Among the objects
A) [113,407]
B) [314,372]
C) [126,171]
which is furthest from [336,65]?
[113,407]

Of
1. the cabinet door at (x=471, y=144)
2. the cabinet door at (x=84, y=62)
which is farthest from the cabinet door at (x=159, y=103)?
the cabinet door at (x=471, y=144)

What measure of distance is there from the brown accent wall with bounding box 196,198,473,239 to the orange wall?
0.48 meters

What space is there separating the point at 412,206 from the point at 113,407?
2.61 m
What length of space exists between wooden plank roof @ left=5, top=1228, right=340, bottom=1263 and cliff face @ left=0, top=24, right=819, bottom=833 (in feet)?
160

* * *

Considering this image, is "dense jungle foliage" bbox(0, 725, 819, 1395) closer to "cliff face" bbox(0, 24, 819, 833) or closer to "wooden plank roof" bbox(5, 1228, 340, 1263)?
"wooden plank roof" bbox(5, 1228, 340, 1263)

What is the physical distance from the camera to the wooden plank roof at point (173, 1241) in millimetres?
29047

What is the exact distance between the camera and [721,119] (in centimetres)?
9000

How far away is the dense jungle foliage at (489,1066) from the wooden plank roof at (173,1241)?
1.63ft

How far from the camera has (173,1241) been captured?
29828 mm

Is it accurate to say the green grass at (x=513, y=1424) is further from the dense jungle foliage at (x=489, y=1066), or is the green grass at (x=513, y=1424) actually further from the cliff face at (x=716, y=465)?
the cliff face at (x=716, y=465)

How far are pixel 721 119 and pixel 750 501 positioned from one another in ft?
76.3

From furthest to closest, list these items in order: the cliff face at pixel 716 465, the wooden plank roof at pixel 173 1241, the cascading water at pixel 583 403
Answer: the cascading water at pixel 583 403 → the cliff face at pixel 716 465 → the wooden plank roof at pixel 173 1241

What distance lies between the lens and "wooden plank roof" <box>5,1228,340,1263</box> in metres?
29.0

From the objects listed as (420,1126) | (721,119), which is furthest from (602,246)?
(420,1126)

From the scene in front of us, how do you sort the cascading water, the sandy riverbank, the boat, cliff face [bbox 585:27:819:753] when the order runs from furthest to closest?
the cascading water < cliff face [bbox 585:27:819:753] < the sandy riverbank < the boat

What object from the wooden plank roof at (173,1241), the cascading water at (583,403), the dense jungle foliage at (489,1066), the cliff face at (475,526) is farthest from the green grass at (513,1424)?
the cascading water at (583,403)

--

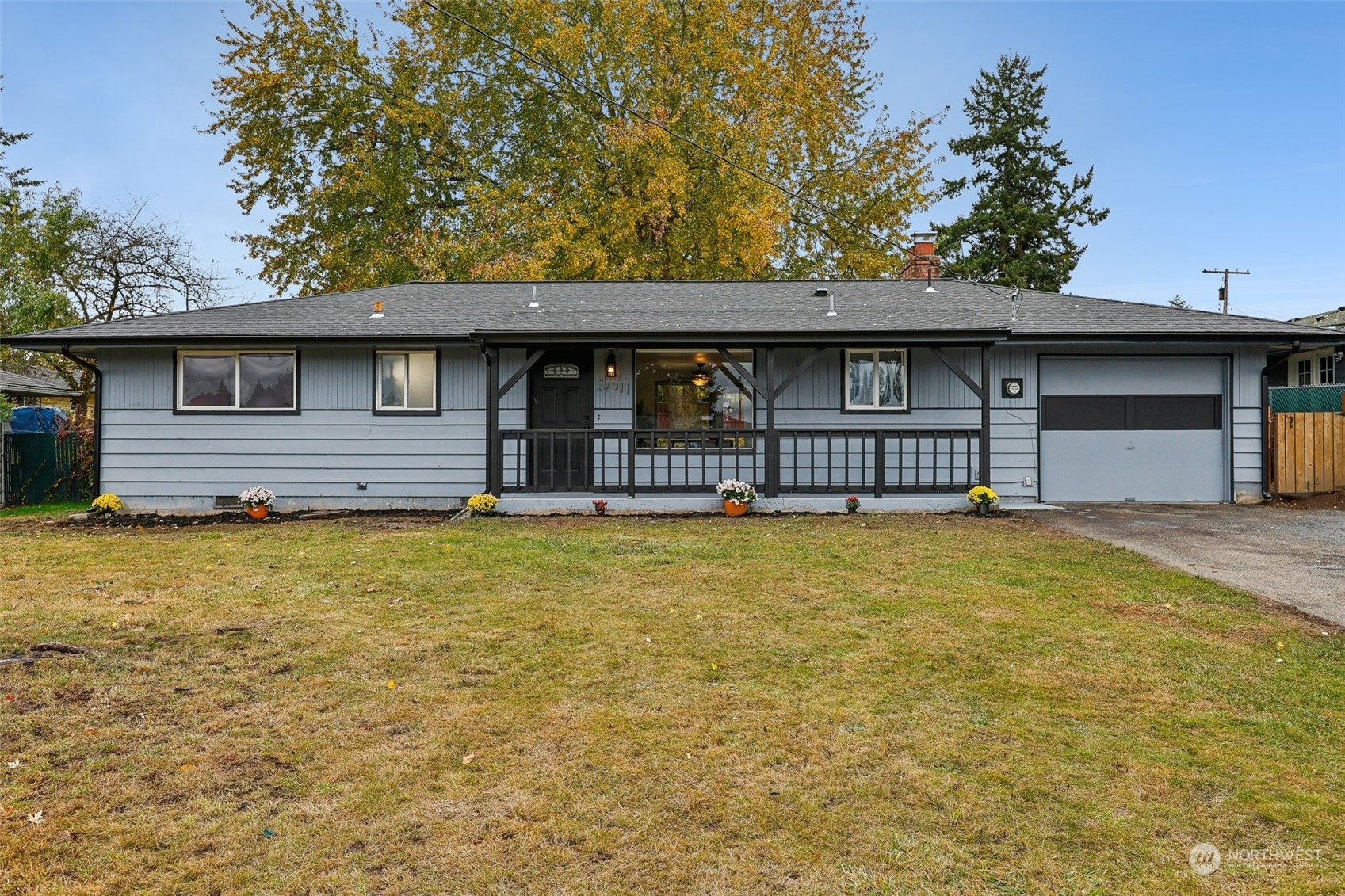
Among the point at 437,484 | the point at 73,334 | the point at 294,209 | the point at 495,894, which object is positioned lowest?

__Aim of the exercise__
Please repeat the material from the line with "How far from" up to and including the line with "the cascading water <", without any changes.

__Answer to this exercise__
How far from the camera has (173,1241) been captured?
29828 mm

Is it accurate to say the green grass at (x=513, y=1424) is further from the dense jungle foliage at (x=489, y=1066), or is the green grass at (x=513, y=1424) actually further from the cliff face at (x=716, y=465)?
the cliff face at (x=716, y=465)

How far are pixel 721 119 and pixel 750 501 positioned from one another in ft?
76.3

From furthest to closest, list these items in order: the cliff face at pixel 716 465, the wooden plank roof at pixel 173 1241, the cascading water at pixel 583 403
Answer: the cascading water at pixel 583 403 → the cliff face at pixel 716 465 → the wooden plank roof at pixel 173 1241

What distance lies between the lens and "wooden plank roof" <box>5,1228,340,1263</box> in metres?
29.0

From the objects listed as (420,1126) | (721,119), which is furthest from (602,246)?
(420,1126)

From the scene in front of us, how do you sort the cascading water, the sandy riverbank, the boat, cliff face [bbox 585:27:819:753] when the order runs from furthest to closest?
the cascading water < cliff face [bbox 585:27:819:753] < the sandy riverbank < the boat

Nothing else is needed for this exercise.